Penyakit seperti itu termasuk tiroiditis autoimun dan gondok endemik tanpa hipotiroidisme, gondok koloid nodular, kista dan penyakit neoplastik dari kelenjar tiroid, gondok retrosternal. Pada penyakit ini mungkin ada gejala yang tidak terkait dengan perubahan tingkat hormon yang diproduksi oleh kelenjar endokrin ini.

  1. Perubahan eksternal. Paling sering, ada peningkatan ukuran tubuh, yang terlihat bahkan untuk seorang wanita, tonjolan seperti tumor dalam proyeksi kelenjar dapat dilihat dan dirasakan. Kadang-kadang ini adalah satu-satunya tanda tahap awal penyakit. Dengan berkembangnya penyakit ini, kelenjar tiroid yang membesar dapat mulai menekan trakea dan esofagus, yang mengakibatkan pelanggaran menelan dan bernapas.
  2. Perubahan internal. Dalam kasus penyakit onkologi, organ tidak dapat divisualisasikan, bagaimanapun, munculnya rasa sakit dalam proyeksi kelenjar tiroid dan suara serak dapat menunjukkan penyebaran proses di luar batas-batas organ.

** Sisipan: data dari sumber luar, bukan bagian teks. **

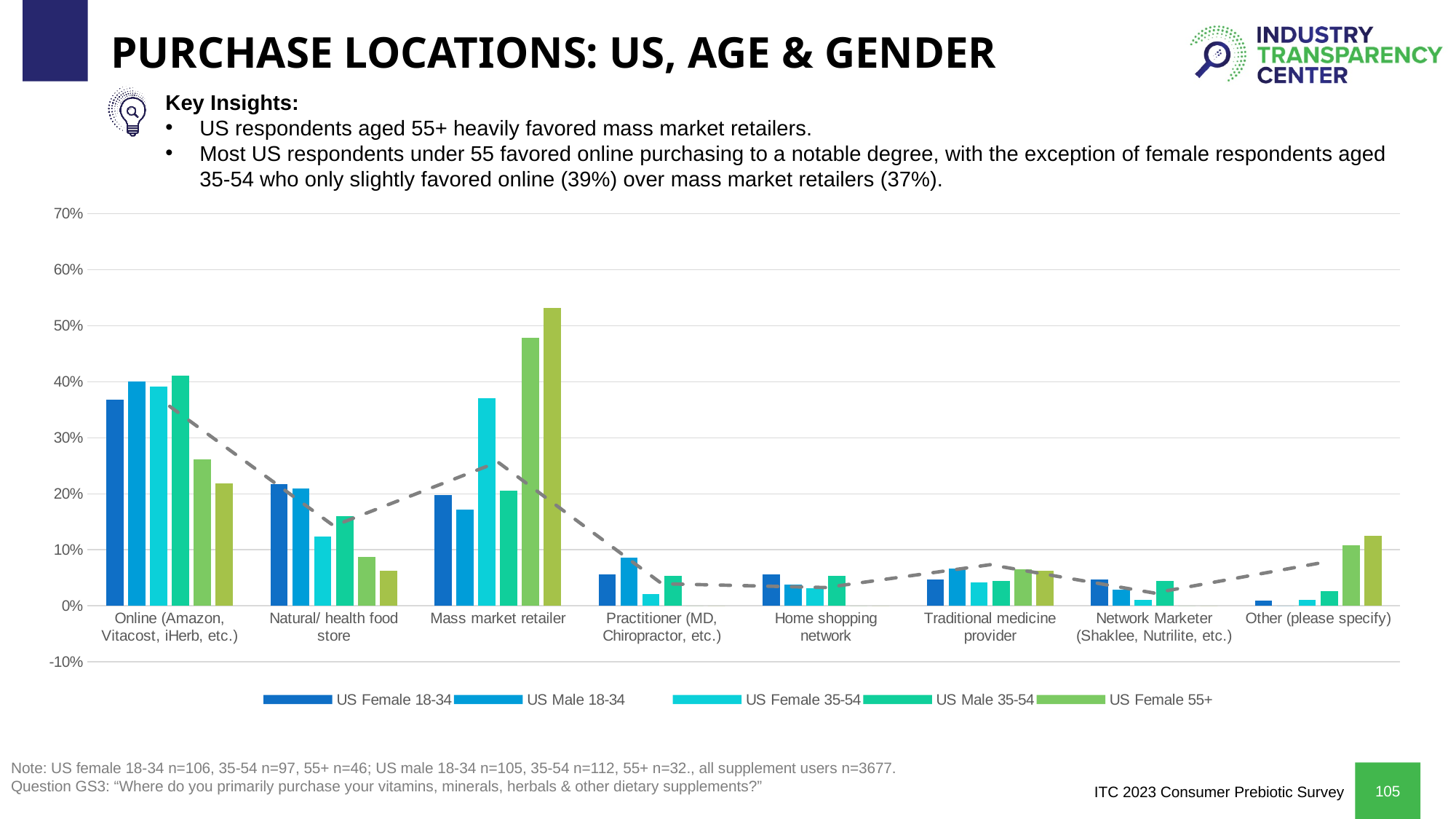
How many series does the legend list? 5 Which purchase location has the tallest bar for US Female 18-34? Online (Amazon, Vitacost, iHerb, etc.) Which purchase location has the tallest bar for US Female 55+? Mass market retailer Is the value for US Female 55+ at Mass market retailer greater or less than 40%? greater Is the value for US Female 18-34 at Online (Amazon, Vitacost, iHerb, etc.) greater or less than 30%? greater What is the title of the slide containing the chart? PURCHASE LOCATIONS: US, AGE & GENDER Is the value for US Male 18-34 at Mass market retailer greater or less than 20%? less According to the key insights, what percentage of US female respondents aged 35-54 favored online purchasing? 39% How many purchase location categories are shown on the x axis? 8 What kind of chart is shown on the slide? combination bar and line chart At Mass market retailer, which is larger: US Female 35-54 or US Male 35-54? US Female 35-54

Gondok Zagrudinny tidak divisualisasikan, karena terletak di belakang sternum, namun, mencapai ukuran besar, dapat menekan pembuluh besar dan saraf mediastinum, menyebabkan gejala yang sering tidak terkait dengan kelainan tiroid, yang terdeteksi hanya selama pemeriksaan mendalam.
Seperti yang kita lihat, dalam penyakit kelenjar tiroid banyak gejala yang berbeda dapat diamati, yang sering mirip dengan tanda-tanda penyakit lain, oleh karena itu, dokter harus diperiksa untuk mengetahui alasan penampilan mereka.

Dokter mana yang harus dihubungi

Penyakit tiroid ditangani oleh endokrinologis. Cukup sering, penyakit ini mempengaruhi jantung, sistem syaraf, mata, jadi konsultasi dengan ahli jantung, ahli syaraf, dan dokter mata akan sangat membantu. Untuk kanker tiroid, pasien ditangani oleh ahli onkologi.